«Es hat uns den Boden unter den Füssen weggezogen»
Susanne Mattle Rohrer, deren Tochter Malin mit 13 Jahren an Leukämie erkrankte
«Ich musste wegen eines Kontrolltermins zur Hausärztin und meldete bei dieser Gelegenheit Malin gleich mit an, weil sie sich in letzter Zeit so erschöpft gefühlt hatte.
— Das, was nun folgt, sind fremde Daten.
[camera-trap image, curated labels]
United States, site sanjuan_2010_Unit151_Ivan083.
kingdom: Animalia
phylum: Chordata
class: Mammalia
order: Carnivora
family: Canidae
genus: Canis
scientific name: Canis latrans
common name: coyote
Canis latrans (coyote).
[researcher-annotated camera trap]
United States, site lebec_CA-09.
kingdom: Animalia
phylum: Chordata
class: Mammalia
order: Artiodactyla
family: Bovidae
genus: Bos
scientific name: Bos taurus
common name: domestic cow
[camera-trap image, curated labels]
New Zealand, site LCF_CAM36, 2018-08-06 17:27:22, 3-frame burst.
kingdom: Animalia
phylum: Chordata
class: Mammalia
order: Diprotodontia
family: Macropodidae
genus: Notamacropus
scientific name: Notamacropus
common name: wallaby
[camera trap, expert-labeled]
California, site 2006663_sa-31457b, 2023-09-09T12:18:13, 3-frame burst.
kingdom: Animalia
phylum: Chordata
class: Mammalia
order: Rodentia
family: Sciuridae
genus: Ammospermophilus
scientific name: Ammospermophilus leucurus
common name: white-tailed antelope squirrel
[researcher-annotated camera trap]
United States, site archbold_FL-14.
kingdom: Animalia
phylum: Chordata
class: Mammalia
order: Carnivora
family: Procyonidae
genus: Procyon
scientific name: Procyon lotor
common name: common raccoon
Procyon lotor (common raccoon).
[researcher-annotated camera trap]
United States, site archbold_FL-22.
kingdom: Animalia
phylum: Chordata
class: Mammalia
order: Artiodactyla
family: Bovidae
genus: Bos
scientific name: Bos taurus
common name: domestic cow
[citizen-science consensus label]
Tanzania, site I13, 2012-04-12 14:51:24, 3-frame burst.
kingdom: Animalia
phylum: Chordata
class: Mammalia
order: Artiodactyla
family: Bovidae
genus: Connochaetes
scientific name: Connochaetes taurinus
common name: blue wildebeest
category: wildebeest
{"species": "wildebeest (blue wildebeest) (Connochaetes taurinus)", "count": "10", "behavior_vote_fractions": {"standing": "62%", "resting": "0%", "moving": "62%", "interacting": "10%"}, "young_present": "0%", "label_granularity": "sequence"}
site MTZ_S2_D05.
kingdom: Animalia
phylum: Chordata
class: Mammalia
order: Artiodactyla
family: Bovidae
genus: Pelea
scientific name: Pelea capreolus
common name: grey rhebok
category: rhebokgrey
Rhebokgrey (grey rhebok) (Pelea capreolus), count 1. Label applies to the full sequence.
Da sie zehn Tage zuvor für den anstehenden Ruderwettkampf einen Gesundheitscheck machen musste, war ich aber nicht übermässig besorgt. Aufgrund der auffälligen Blutwerte und der leicht vergrösserten Milz schickte die Hausärztin uns in die Notaufnahme nach Stans. Dort fiel zum ersten Mal das Wort «Leukämie» und wir wurden sofort in die Notaufnahme ins Kinderspital nach Luzern weiter verwiesen. Mein Mann und ich schwankten zwischen Angst und der Hoffnung, es könnte sich um einen Irrtum handeln, aber Malin wurde erneut untersucht und die Diagnose bestätigt. Sie hatte akute lymphatische Leukämie. Innerhalb weniger Stunden stand unsere Welt auf dem Kopf; am Nachmittag waren wir noch bei der Hausärztin und um Mitternacht lag sie bereits verkabelt auf der Kinderonkologie im Spital. Wir waren fassungslos und wussten nicht, was alles auf uns zukommen würde. Es hat uns den Boden unter den Füssen weggezogen.»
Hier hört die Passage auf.